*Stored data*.

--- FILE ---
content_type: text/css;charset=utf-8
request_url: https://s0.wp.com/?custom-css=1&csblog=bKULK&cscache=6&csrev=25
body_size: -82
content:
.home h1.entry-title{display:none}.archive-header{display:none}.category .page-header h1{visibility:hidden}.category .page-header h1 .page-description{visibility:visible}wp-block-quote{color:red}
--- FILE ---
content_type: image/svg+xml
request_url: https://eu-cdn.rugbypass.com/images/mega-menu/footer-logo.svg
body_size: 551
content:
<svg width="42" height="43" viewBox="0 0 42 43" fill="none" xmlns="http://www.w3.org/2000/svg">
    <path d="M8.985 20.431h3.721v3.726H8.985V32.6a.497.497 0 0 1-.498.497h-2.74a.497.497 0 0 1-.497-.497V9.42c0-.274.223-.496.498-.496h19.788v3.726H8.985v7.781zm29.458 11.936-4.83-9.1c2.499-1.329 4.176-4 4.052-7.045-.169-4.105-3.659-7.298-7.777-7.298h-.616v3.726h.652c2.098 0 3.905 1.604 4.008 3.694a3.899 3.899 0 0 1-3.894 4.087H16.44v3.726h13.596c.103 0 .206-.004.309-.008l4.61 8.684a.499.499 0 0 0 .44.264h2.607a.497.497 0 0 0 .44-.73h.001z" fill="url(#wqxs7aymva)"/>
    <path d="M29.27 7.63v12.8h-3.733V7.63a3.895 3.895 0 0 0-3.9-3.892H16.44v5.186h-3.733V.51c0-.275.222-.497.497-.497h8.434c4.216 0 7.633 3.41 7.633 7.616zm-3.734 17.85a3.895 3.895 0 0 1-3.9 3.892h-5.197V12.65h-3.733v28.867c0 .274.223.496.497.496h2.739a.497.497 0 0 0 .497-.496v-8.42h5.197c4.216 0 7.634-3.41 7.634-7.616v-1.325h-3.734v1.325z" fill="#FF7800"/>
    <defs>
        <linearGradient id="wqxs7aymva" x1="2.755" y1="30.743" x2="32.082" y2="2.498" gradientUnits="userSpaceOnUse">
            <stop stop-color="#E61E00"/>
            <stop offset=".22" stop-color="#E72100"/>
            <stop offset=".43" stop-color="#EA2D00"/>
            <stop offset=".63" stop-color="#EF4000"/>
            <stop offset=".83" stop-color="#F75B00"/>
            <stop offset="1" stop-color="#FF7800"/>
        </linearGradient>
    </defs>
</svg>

*WHAT NEEDS TO BE DONE*. Retype the records above in full, exactly.

*WRITTEN REPLY*.
--- FILE ---
content_type: text/css;charset=utf-8
request_url: https://s0.wp.com/?custom-css=1&csblog=bKULK&cscache=6&csrev=25
body_size: -82
content:
.home h1.entry-title{display:none}.archive-header{display:none}.category .page-header h1{visibility:hidden}.category .page-header h1 .page-description{visibility:visible}wp-block-quote{color:red}
--- FILE ---
content_type: image/svg+xml
request_url: https://eu-cdn.rugbypass.com/images/mega-menu/footer-logo.svg
body_size: 551
content:
<svg width="42" height="43" viewBox="0 0 42 43" fill="none" xmlns="http://www.w3.org/2000/svg">
    <path d="M8.985 20.431h3.721v3.726H8.985V32.6a.497.497 0 0 1-.498.497h-2.74a.497.497 0 0 1-.497-.497V9.42c0-.274.223-.496.498-.496h19.788v3.726H8.985v7.781zm29.458 11.936-4.83-9.1c2.499-1.329 4.176-4 4.052-7.045-.169-4.105-3.659-7.298-7.777-7.298h-.616v3.726h.652c2.098 0 3.905 1.604 4.008 3.694a3.899 3.899 0 0 1-3.894 4.087H16.44v3.726h13.596c.103 0 .206-.004.309-.008l4.61 8.684a.499.499 0 0 0 .44.264h2.607a.497.497 0 0 0 .44-.73h.001z" fill="url(#wqxs7aymva)"/>
    <path d="M29.27 7.63v12.8h-3.733V7.63a3.895 3.895 0 0 0-3.9-3.892H16.44v5.186h-3.733V.51c0-.275.222-.497.497-.497h8.434c4.216 0 7.633 3.41 7.633 7.616zm-3.734 17.85a3.895 3.895 0 0 1-3.9 3.892h-5.197V12.65h-3.733v28.867c0 .274.223.496.497.496h2.739a.497.497 0 0 0 .497-.496v-8.42h5.197c4.216 0 7.634-3.41 7.634-7.616v-1.325h-3.734v1.325z" fill="#FF7800"/>
    <defs>
        <linearGradient id="wqxs7aymva" x1="2.755" y1="30.743" x2="32.082" y2="2.498" gradientUnits="userSpaceOnUse">
            <stop stop-color="#E61E00"/>
            <stop offset=".22" stop-color="#E72100"/>
            <stop offset=".43" stop-color="#EA2D00"/>
            <stop offset=".63" stop-color="#EF4000"/>
            <stop offset=".83" stop-color="#F75B00"/>
            <stop offset="1" stop-color="#FF7800"/>
        </linearGradient>
    </defs>
</svg>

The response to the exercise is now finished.